Widows choose to come to holy places like Vrindavan to escape social ostracisation, but only to fall into a mire of indignity and beggary, the Supreme Court said.
It condemned the modern-day stigma against widows, while setting up a committee of experts to study reports collected by the court during the past decade and come up with a plan to rehabilitate the hapless widows of Vrindavan and other ashrams by November 30, 2017.
Plan to use software
One of the suggestions is to kick into motion an Aadhaar-enabled software to identify widows when they enter as inmates of Swadhar homes.
The court highlighted reports which recommended widow remarriage. “This is a subject of hope that might enable our society to give up the stereotype view of widows. We request the committee to consider this during its deliberations,” a Bench of Justices Madan B. Lokur and Deepak Gupta observed recently.
“There can be little or no doubt at all that widows in some parts of the country are socially deprived and to an extent ostracised. Perhaps this is the reason why many of them choose to come to Vrindavan and other ashrams where, unfortunately, they are not treated with the dignity they deserve,” Justice Lokur said. The verdict was based on a PIL petition filed almost 10 years ago by the Environment and Consumer Protection Foundation.
The court said it was part of its constitutional duty and for reasons of social justice to issue appropriate directions “intended to bring back some sunshine in the lives of the widows in Vrindavan and in ashrams elsewhere in the country.”
“It is a pity that these widows have been so unfortunately dealt with, as if they have ceased to be entitled to live a life of dignity and as if they are not entitled to the protection of Article 21 [right to a dignified life] of the Constitution,” the court observed.

Provided material >>
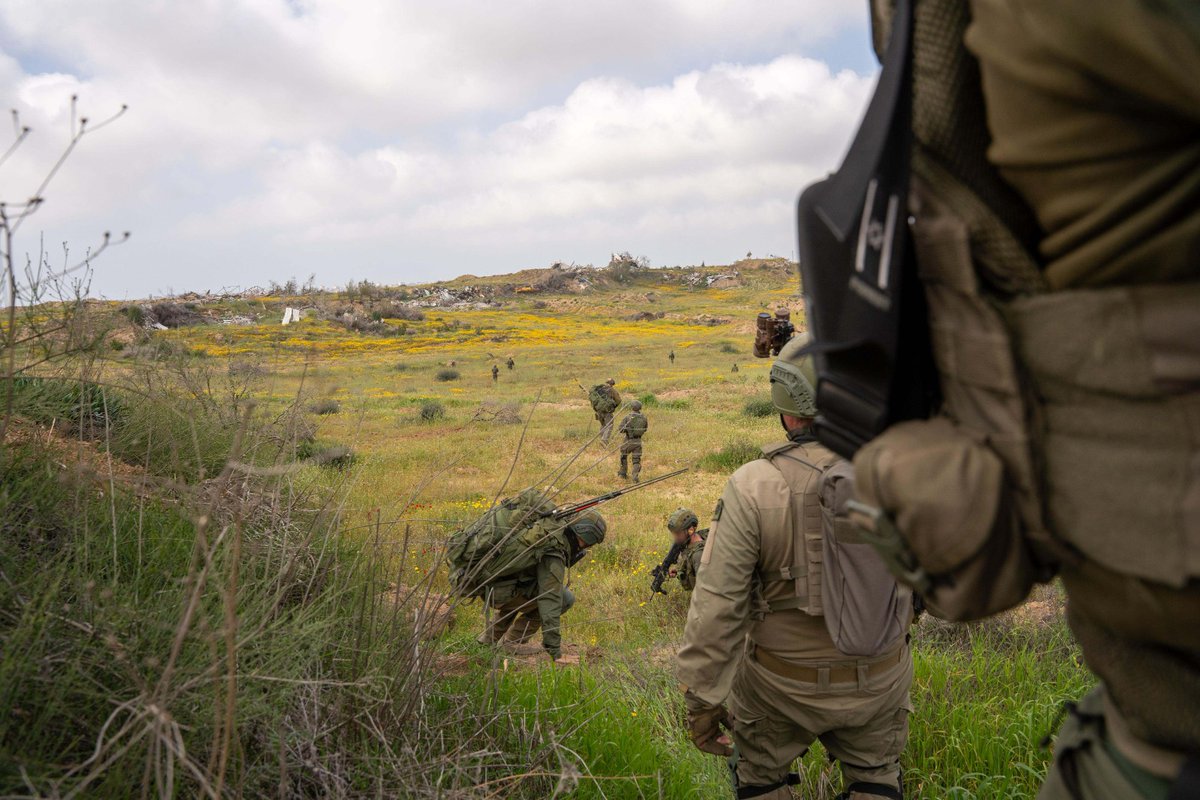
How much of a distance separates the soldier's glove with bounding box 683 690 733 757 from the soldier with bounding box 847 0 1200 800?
4.68 ft

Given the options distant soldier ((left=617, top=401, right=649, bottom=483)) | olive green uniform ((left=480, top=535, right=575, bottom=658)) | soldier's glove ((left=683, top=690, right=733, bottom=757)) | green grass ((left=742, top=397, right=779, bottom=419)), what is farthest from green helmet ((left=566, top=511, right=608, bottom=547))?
green grass ((left=742, top=397, right=779, bottom=419))

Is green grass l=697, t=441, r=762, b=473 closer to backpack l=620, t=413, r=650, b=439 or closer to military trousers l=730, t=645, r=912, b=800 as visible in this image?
backpack l=620, t=413, r=650, b=439

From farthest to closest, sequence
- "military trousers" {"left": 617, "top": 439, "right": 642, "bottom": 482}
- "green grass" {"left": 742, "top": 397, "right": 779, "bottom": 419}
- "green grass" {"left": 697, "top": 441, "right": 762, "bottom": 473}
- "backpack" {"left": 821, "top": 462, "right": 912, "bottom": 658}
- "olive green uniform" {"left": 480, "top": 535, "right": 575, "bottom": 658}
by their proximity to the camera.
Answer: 1. "green grass" {"left": 742, "top": 397, "right": 779, "bottom": 419}
2. "green grass" {"left": 697, "top": 441, "right": 762, "bottom": 473}
3. "military trousers" {"left": 617, "top": 439, "right": 642, "bottom": 482}
4. "olive green uniform" {"left": 480, "top": 535, "right": 575, "bottom": 658}
5. "backpack" {"left": 821, "top": 462, "right": 912, "bottom": 658}

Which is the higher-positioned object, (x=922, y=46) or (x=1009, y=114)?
(x=922, y=46)

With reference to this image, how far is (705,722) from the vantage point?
2508 millimetres

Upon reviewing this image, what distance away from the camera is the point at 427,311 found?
65938 mm

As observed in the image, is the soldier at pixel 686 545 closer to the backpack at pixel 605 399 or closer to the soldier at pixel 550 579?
the soldier at pixel 550 579

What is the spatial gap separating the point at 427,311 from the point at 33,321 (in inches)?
2562

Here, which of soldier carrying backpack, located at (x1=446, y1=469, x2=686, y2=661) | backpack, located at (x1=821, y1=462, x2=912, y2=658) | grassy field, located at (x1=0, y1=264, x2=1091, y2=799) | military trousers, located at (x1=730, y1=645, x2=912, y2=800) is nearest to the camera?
grassy field, located at (x1=0, y1=264, x2=1091, y2=799)

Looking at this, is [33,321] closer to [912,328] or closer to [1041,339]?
[912,328]

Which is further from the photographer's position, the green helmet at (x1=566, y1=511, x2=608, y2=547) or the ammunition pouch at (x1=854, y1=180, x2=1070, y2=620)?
the green helmet at (x1=566, y1=511, x2=608, y2=547)

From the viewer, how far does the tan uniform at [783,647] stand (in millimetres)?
2469

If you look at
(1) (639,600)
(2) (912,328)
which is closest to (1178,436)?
(2) (912,328)

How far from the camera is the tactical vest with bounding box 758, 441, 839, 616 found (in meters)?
2.47
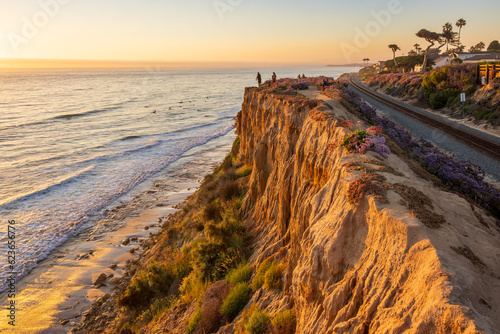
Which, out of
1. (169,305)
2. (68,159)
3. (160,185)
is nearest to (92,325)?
(169,305)

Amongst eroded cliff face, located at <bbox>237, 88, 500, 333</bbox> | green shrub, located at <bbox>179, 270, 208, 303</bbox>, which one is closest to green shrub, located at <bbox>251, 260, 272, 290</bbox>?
eroded cliff face, located at <bbox>237, 88, 500, 333</bbox>

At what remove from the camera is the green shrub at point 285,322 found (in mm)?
8664

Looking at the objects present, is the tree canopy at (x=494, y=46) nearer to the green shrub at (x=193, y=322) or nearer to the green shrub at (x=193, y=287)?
the green shrub at (x=193, y=287)

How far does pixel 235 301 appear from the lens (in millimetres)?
12711

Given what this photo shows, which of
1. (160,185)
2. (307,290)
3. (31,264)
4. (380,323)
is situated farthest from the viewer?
(160,185)

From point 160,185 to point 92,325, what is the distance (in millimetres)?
20543

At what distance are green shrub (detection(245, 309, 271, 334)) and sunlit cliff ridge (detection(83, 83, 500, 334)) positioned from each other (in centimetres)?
4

What to work on >> In the article on the widows of Vrindavan, list every passage set in quotation marks. Give the first few words of each and who is credited with it.

Exercise answer >>
1. "This is a subject of hope…": a Bench of Justices Madan B. Lokur and Deepak Gupta
2. "There can be little or no doubt at all…": Justice Lokur
3. "intended to bring back some sunshine…": the court
4. "It is a pity that these widows…": the court